Dead Raised From Hades Prior to AD70

Rusureofit comments on a Hyper-Preterist blog on the issue of Hymenaeus and Philetus. "If Paul in 1st Thess.4:13 is yet looking for the dead to be raised from Hades at some point in the future around AD 70 then how come in 1st Corinthians 15:16 He says: "For if the dead are not raised, then Christ has not been raised either." Hadn't Christ been raised from Hades at that point yet? If so then the dead in Hades must have also been raised. Hence we have the witnesses to attest to that resurrection in Matthew 27:50-53; "50And when Jesus had cried out again in a loud voice, he gave up his spirit. ; 51At that moment the curtain of the temple was torn in two from top to bottom. The earth shook and the rocks split. 52The tombs broke open and the bodies of many holy people who had died were raised to life. 53They came out of the tombs, and after Jesus' resurrection they went into the holy city and appeared to many people."

If Jesus appeared after his resurrection to prove he had been raised from hades wouldn't the other saints that appeared to many be doing the same thing?

I have read that 1 Corinthians was written after 1 Thessalonians but still years before the temple was destroyed. If the dead were raised in AD 70 then how could Paul say "For if the dead are not raised, then Christ has not been raised either." Isn't this past tense? Or did Paul change his mind from the time he wrote 1 Thessalonians until he wrote 1 Corinthians? Or is he talking about a different resurrection? This one has got me stumped......."

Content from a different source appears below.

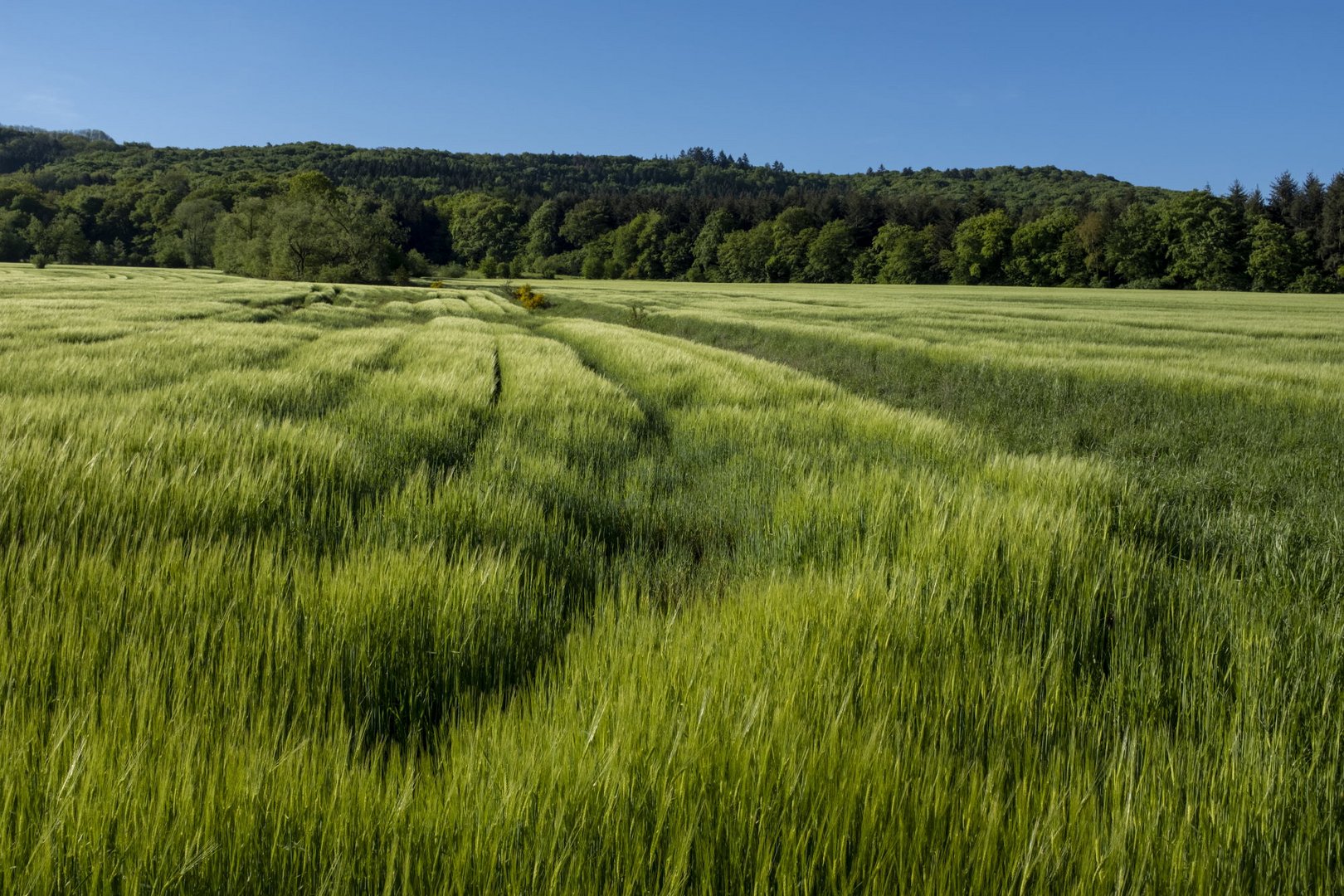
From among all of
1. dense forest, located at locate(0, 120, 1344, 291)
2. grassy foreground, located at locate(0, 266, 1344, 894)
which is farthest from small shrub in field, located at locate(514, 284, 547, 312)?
grassy foreground, located at locate(0, 266, 1344, 894)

planetpreterist.com/news-5559.html#41155

Hyper-Preterist response to this question Parker "The better translation might be "if the dead are not to be raised, then Christ has not been raised" or "if the dead don't raise, then Christ has not been raised." The NT theology is CLEAR that Jesus was the first to rise out of Hades and that the rest of the dead were to get out of Hades much later (at AD 70)."